The hub and the dyno hub are marked 1962.
But on the 1962 catalog the brakes are with cables.
Where am I wrong?


----------



## bulldog1935 (Sep 30, 2017)

The Dawn Tourist was 26" rod brake.  This is from the '51 catalog, and the same bike was in the '58.




Nosing around on Sheldon's site, I also found Raleigh sold a 26" Lenton "convertible" in '62 with hybrid gearing.
http://www.sheldonbrown.com/retroraleighs/catalogs/Raleigh-Catalog-1962.pdf


----------



## SirMike1983 (Sep 30, 2017)

It's bit different than the Dawn bikes. This bike has rear-facing fork-ends in back, bolt-up seat stays, and Westwood rather than Raleigh Patent/Westrick rims. The Dawn series has a Sports-type frame and Sports-type wheels.

Are the wheels on your bike 28 or 26 inch?

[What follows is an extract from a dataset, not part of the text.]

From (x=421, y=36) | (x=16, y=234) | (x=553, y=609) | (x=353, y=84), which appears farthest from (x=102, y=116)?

There are a number of Raleigh models that were sold in other countries and not aimed at the U.S. market. These often are older-looking than they actually are. 1962 is probably right for this bike, and it's one of those foreign Raleigh models. 

I think I've actually seen this bike for sale online, but that it was local pick-up only. I tried to buy it, but the guy didn't seem to want to ship (?). Are you selling this bike? I might be interested if you are. I have no winter project yet.


----------



## marius.suiram (Sep 30, 2017)

The wheels are 28". 
I am selling it.


----------



## SirMike1983 (Sep 30, 2017)

marius.suiram said:


> The wheels are 28".
> I am selling it.




Nice - I like that frame size with 28 inch wheels. Sent you a PM about it - maybe we can work something out for it.


----------



## marius.suiram (Sep 30, 2017)

I don't know if this one was for sale on-line.
I was in a three hours trip for a Raleigh Fireball, and the guy showed me this one, which was too cool to pass. So I pass a Schwinn Spitfire and I bought the Raleigh.


----------



## marius.suiram (Oct 1, 2017)

Brooks B73
Dunlop 28 x 1 1/2 wheels with Super Elite700 x 38 B tires.
Oil port hub.
S.n. DV 24898
Drop stand.
More pictures. Cool bike


----------



## manuelvilla (Oct 11, 2017)

marius.suiram said:


> The wheels are 28".
> I am selling it.



How much


----------



## marius.suiram (Oct 12, 2017)

SOLD


----------



## manuelvilla (Oct 12, 2017)

marius.suiram said:


> The wheels are 28".
> I am selling it.





How much would you like for the Raleigh bicycle


----------



## marius.suiram (Oct 12, 2017)

manuelvilla said:


> How much would you like for the Raleigh bicycle



SOLD


----------